Automatic Closure Specialization

Erik Österlund erik.osterlund at
Wed Oct 8 13:11:41 UTC 2014

Hi Stefan,

On 08 Oct 2014, at 14:30, Stefan Karlsson <stefan.karlsson at<mailto:stefan.karlsson at>> wrote:

Hi Erik,

On 2014-10-08 13:20, Erik Österlund wrote:

So here in this email is attached a patch-file containing my changes since I don't have access to the cr-server.
If anyone could help me make a RFR with a bug-ID with this changeset, that would be great.

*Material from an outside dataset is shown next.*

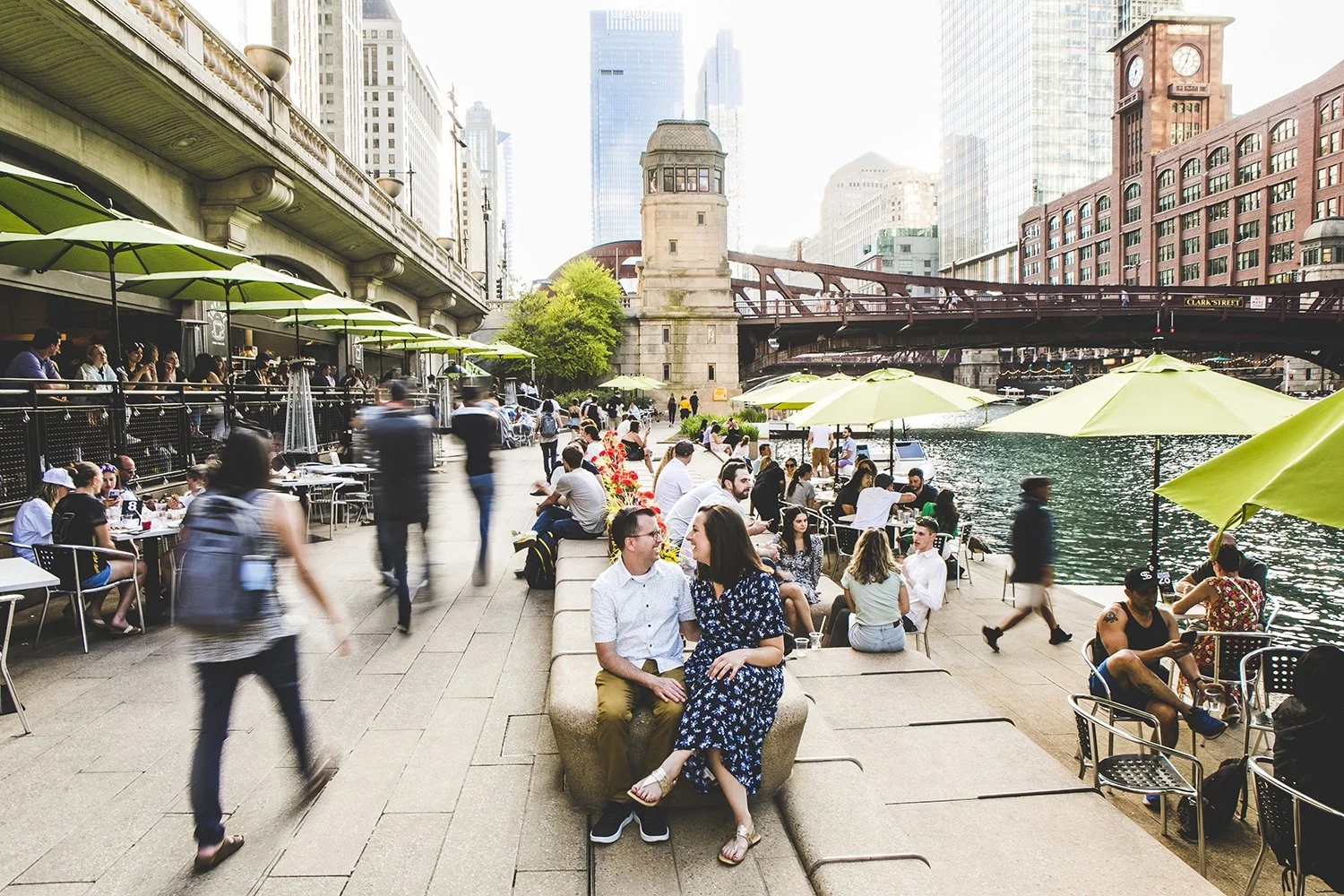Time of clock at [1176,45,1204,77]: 7:03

I ran this through JPRT and got this failure on Solaris x86:

"hotspot/src/share/vm/memory/specialized_oop_closures.hpp", line 222: Warning: Identifier expected instead of "}".
1 Warning(s) detected.
gmake[8]: *** [abstractCompiler.o] Error 2
gmake[7]: *** [the_vm] Error 2
gmake[6]: *** [fastdebug] Error 2
gmake[5]: *** [generic_build2] Error 2
gmake[4]: *** [fastdebug] Error 2

Here's a new take where I declare my enum on that line with a compiler helmet on. The new archive contains the _incremental and _full patch to fix this issue.
There's no way I can run JPRT myself is there?

Thank you,



== Implementation Summary ==

=== Dispatching To Closures ===
All dispatching to OopClosure go through an all static class OopClosureDispatcher. It uses SFINAE to find the most appropriate member function to call by checking certain conditions of the OopClosureType. For any template parameterized OopClosureType calls to member function X in {do_oop, do_metadata, do_klass, do_class_loader_data} it will attempt the following in this order: 1) Check if the OopClosureType is manually unspecialized for whatever reason (currently only used by the abstract classes OopClosure and ExtendedOopClosure), in that case use virtual call. 2) Check if OopClosureType (and not a parent) declares X_nv, then use a non-virtual call to it. Otherwise 3) check if OopClosureType (and not a parent) declares X, then use a non-virtual call to X (hence removing need to define both X and X_nv any more, but still being backward compatible). Otherwise 3) use a normal virtual call to X.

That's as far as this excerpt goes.